Would we piss and moan about it, if we could do that for our children? Would we complain if we had do it again, because what we thought was an advantage wasn’t? Probably not. Would we do it until we got it right for them? Damn straight we would.
That’s a revision, gang. We would do all that for our real babies without as much as a hiccup. But gripe endlessly about having to do the same thing for our ‘babies.’
The reason why is easy to understand. Our egos. We don’t really care about our ‘babies,’ we want our words to be holy writ. We want our genius set in stone, irrevocable, so it is written, so shall it be. In short we care more about ourselves than we do our stories. Otherwise, we wouldn’t be bitching about having to work to make them better.
Personally, being from the ‘story is everything’ school of thought, I don’t mind revisions. I want my stories to be the best I can turn out.

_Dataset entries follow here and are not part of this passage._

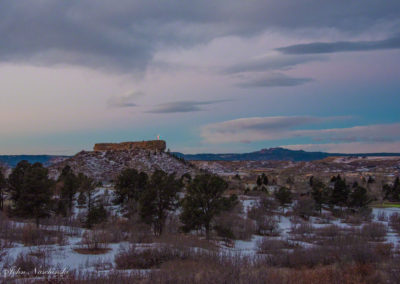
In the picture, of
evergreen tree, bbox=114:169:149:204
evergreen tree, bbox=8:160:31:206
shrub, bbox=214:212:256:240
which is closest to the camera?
shrub, bbox=214:212:256:240

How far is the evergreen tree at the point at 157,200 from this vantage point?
26688mm

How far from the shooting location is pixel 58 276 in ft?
27.2

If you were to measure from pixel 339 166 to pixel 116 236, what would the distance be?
17472 centimetres

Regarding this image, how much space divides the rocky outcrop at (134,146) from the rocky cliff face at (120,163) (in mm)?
9197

Over time, I’ve created scenes that I thought were the next best thing to Ernest Hemmingway, only to discover they fit the story about as well as your left shoe fits your right foot. They detracted from the story instead of making it stronger. I tossed them aside faster than the days trash and set to work coming up with a scene that did work. Sure it took a while, and I racked my brain for days trying to figure out what actually happened there. But, the end result was a stronger story.
Now what I mean by ‘what happened there’ is I also believe in having the story grow out of the situations that arise, instead of forcing the story to fit the situation I came up with. Which is exactly the mistake I made. I had this great idea, but it didn’t quite fit the way the story was going, so I shoehorned it in anyway. Bad idea and the result was a scene that was as awkward as a fart in a spacesuit… stunk about as bad, too.
Now, I’ll probably do the same thing again. In fact I’m sure I will. But, because I want my ‘baby’ to have every advantage I can give it, I’ll be more than happy to sit down and make any change it needs to make it in this old world.
It’s our duty, our responsibility, and more than that, should be our pleasure.
That’s actually the key to getting out of Revision Hell. Make it a pleasure instead of a chore. You’ll probably find the whole mess goes a lot faster, and is a lot less stressful.